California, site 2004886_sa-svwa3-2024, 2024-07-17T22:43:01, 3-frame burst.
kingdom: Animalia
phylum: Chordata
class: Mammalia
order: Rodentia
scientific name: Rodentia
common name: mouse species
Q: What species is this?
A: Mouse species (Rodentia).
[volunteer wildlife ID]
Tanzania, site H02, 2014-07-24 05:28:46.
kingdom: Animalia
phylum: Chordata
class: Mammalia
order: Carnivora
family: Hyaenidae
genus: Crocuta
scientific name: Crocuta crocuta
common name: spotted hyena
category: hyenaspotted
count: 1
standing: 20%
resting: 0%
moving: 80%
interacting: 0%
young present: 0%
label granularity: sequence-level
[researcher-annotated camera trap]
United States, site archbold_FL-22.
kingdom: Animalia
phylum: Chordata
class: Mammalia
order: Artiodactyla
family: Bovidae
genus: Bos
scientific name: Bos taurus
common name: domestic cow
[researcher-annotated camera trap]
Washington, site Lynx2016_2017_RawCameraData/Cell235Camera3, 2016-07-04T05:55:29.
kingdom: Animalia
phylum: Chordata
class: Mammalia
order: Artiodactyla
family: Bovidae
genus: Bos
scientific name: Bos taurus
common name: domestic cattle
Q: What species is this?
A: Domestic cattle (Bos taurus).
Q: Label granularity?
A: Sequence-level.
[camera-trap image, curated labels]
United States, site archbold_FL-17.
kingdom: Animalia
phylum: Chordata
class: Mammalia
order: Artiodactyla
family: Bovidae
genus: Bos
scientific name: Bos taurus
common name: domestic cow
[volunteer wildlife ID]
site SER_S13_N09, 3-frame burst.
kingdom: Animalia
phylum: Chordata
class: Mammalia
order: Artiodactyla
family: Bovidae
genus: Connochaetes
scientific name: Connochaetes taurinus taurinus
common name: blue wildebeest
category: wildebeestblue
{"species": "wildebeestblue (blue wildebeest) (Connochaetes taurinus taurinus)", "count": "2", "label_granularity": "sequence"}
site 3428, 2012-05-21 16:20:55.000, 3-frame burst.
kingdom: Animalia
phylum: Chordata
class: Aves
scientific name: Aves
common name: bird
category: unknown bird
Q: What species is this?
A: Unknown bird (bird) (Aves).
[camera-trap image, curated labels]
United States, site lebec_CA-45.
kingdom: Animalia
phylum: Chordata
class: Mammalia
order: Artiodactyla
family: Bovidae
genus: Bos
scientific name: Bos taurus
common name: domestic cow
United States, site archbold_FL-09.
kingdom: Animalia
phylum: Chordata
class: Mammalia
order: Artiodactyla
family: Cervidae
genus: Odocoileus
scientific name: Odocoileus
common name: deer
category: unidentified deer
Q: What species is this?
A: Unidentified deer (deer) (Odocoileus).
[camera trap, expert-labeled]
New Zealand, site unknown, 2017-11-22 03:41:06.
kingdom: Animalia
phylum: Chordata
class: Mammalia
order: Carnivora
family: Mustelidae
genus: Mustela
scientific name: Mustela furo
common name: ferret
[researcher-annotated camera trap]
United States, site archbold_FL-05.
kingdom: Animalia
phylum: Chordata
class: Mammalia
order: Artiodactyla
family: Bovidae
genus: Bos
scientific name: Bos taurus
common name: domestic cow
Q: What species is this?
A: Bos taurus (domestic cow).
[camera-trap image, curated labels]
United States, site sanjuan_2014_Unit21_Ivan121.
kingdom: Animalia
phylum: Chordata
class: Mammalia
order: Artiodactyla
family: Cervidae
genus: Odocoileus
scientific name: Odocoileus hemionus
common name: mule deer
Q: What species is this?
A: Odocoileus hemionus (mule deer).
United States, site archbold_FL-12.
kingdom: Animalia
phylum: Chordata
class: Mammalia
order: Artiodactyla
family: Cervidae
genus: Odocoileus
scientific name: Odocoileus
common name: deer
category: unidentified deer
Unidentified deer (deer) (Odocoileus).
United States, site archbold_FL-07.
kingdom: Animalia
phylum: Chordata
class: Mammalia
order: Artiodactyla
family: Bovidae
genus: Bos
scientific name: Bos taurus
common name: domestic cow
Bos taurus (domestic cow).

☆ ☆ ☆

The task
Where the string "frame" appears in a line of the entries, that line counts; state the total number of such lines and nothing else.

Exercise response
3